Legacy LowCode occurs when the economic value of your application is no longer in balance with the replacement value of your application. This occurs when the application has a mature status and little or nothing is changed on it. We often see the architecture of software applications on LowCode platforms taking the form of a plate of spaghetti, making it seem like you are constantly changing. A symptom of this is that your application development is not as fast as promised to you by the LowCode vendor because your developers are constantly having to mitigate complex problems that arise from relationships between the various application modules.
In fact, it would have been better if the application modules and application that no longer need to be modified could have been migrated to a cost-efficient platform. Most LowCode platforms do not allow this (lock-in).

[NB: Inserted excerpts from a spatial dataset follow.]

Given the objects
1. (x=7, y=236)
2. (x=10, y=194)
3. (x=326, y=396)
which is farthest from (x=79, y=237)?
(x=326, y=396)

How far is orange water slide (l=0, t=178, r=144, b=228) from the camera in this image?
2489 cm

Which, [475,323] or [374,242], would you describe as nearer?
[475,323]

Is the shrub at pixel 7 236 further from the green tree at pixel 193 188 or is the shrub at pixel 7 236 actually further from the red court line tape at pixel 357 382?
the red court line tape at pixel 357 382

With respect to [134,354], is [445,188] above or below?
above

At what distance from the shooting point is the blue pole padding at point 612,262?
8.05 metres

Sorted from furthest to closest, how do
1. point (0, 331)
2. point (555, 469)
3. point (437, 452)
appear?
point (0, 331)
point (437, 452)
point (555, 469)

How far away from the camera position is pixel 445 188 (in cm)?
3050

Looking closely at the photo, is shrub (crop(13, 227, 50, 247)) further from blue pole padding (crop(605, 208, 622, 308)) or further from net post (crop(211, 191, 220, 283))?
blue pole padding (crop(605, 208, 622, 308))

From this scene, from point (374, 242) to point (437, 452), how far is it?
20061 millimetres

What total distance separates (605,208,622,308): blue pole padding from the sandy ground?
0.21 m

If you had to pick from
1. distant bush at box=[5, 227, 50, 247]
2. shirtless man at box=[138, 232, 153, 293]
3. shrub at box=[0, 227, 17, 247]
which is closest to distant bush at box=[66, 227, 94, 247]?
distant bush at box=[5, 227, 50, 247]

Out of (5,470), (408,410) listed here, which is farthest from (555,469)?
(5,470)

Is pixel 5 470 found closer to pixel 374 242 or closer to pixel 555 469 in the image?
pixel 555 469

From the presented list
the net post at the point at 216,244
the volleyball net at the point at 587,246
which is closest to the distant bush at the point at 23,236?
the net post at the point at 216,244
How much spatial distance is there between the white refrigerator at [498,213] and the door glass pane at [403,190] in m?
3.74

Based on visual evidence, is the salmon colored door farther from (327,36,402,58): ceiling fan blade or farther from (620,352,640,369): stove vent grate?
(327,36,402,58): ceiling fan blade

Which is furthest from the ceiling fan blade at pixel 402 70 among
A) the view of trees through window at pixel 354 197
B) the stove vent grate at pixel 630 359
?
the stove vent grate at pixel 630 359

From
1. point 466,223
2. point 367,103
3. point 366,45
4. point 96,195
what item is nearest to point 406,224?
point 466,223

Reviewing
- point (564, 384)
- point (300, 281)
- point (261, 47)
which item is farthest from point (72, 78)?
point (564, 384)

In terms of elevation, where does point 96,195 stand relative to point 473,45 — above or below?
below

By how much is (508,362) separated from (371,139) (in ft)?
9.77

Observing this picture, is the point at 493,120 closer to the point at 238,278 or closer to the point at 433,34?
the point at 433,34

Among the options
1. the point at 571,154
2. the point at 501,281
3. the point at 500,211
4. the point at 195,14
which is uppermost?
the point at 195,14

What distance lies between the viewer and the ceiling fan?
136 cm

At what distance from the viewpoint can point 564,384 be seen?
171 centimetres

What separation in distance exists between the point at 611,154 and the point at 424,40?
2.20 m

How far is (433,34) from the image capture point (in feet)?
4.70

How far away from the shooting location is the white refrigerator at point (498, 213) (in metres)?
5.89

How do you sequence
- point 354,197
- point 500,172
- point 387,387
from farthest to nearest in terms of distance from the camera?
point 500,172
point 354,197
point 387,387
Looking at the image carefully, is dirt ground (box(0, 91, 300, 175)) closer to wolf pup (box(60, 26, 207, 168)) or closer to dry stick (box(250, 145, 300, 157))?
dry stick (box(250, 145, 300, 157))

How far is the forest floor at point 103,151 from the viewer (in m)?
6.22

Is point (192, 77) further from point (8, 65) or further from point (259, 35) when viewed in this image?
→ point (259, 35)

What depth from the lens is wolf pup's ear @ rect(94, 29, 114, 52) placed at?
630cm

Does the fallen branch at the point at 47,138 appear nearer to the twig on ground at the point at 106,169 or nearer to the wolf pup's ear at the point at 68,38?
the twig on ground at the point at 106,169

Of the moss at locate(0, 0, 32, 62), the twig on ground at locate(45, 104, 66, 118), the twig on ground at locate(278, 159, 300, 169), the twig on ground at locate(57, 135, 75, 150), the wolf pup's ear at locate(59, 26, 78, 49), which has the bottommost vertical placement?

As a result, you are stuck with high costs for a platform that you do not actually use as intended.
Even if your LowCode platform is not a plate of spaghetti, but a neat set of loosely coupled applications and modules (because you had an experienced team of developers and a very experienced architect build your landscape), then you might want to migrate your application or parts of it to get rid of the sky-high licence fees and possibly your locked-in LowCode platform. So you have three choices:
- Simply assume to cost of your LowCode platform.

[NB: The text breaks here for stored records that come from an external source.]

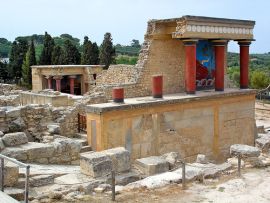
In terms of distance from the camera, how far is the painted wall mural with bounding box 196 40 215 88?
51.9 feet

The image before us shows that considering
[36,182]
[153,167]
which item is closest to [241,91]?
[153,167]

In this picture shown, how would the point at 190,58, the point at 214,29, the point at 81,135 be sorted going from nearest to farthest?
the point at 81,135 → the point at 190,58 → the point at 214,29

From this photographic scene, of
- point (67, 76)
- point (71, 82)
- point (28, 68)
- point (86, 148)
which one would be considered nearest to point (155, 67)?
point (86, 148)

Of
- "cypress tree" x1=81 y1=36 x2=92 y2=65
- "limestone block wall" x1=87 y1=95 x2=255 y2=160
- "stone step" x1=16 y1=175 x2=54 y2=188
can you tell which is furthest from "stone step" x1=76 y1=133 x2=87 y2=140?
"cypress tree" x1=81 y1=36 x2=92 y2=65

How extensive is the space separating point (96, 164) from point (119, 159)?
0.80m

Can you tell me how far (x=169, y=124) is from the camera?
12.9 meters

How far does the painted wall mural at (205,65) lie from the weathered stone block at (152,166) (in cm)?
684

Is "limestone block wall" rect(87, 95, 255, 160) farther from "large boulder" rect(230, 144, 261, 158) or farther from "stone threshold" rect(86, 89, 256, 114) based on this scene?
"large boulder" rect(230, 144, 261, 158)

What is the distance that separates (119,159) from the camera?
9.04 metres

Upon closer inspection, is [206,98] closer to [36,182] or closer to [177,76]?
[177,76]

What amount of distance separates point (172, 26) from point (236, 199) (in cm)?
818

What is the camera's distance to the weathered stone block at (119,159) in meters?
8.91

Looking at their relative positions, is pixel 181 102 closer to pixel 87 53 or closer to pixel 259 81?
pixel 87 53

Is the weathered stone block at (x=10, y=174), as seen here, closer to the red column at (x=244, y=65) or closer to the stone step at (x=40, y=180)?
the stone step at (x=40, y=180)
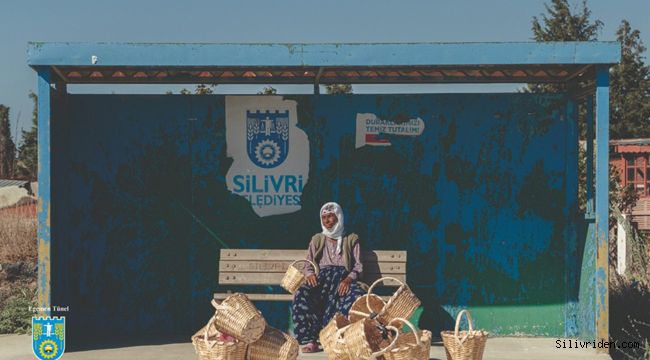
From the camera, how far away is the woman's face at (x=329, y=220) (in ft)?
31.0

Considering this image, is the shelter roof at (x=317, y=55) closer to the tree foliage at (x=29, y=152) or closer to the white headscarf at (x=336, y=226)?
Result: the white headscarf at (x=336, y=226)

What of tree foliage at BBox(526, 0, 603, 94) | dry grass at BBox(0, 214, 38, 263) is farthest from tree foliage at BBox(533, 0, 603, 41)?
dry grass at BBox(0, 214, 38, 263)

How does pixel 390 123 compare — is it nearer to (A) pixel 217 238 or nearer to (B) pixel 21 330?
(A) pixel 217 238

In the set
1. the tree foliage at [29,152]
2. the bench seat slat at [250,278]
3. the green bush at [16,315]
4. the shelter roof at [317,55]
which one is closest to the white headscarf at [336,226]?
the bench seat slat at [250,278]

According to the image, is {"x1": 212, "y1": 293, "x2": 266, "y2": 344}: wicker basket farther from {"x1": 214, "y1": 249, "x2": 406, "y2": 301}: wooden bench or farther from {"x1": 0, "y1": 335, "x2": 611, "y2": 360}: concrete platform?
{"x1": 214, "y1": 249, "x2": 406, "y2": 301}: wooden bench

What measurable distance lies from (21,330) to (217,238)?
235cm

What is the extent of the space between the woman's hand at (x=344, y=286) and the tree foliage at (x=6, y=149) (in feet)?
67.0

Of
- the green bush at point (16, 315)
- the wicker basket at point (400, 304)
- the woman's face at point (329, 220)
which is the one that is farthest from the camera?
the green bush at point (16, 315)

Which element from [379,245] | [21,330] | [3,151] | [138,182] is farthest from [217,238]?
[3,151]

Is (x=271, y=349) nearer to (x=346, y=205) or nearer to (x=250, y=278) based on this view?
(x=250, y=278)

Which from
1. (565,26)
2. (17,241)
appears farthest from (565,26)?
(17,241)

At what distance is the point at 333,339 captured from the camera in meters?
7.79

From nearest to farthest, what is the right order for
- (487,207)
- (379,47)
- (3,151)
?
1. (379,47)
2. (487,207)
3. (3,151)

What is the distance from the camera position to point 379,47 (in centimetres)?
889
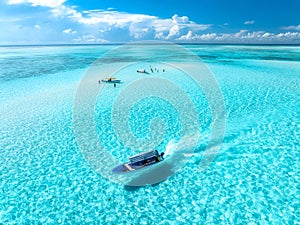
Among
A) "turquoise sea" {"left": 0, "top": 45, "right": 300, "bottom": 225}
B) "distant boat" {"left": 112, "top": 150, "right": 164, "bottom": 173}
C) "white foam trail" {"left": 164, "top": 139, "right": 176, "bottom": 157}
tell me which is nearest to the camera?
"turquoise sea" {"left": 0, "top": 45, "right": 300, "bottom": 225}

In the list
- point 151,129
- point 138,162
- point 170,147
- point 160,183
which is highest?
point 151,129

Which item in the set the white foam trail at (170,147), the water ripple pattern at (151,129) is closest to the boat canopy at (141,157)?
the water ripple pattern at (151,129)

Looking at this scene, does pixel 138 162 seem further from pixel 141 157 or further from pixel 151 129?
pixel 151 129

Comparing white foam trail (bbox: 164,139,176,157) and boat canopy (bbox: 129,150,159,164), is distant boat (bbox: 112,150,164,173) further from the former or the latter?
white foam trail (bbox: 164,139,176,157)

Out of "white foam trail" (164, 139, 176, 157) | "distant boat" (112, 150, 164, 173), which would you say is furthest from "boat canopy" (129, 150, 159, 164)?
"white foam trail" (164, 139, 176, 157)

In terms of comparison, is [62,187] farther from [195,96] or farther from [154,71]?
[154,71]

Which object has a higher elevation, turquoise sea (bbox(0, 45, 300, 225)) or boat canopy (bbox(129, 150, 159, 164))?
boat canopy (bbox(129, 150, 159, 164))

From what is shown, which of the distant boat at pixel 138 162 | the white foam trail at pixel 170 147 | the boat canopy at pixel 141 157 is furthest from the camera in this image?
the white foam trail at pixel 170 147

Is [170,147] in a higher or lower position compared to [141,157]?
lower

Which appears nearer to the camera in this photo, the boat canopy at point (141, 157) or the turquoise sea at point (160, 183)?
the turquoise sea at point (160, 183)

- Replace your application with standard software.
- Rebuild your application on a cost-efficient platform without lock-in.
To make a business case, use this calculation as a rule of thumb. (licence cost in 3 years + service cost in 3 years + running cost in 3 years) > (replacement cost + (running cost in 3 years / 6))
Licence costs are the costs you pay per application, per user or per database (or other special licence calculations).
The service costs are the costs for the service you pay to the LowCode vendor for problems with the platform that you cannot solve yourself (service lock-in).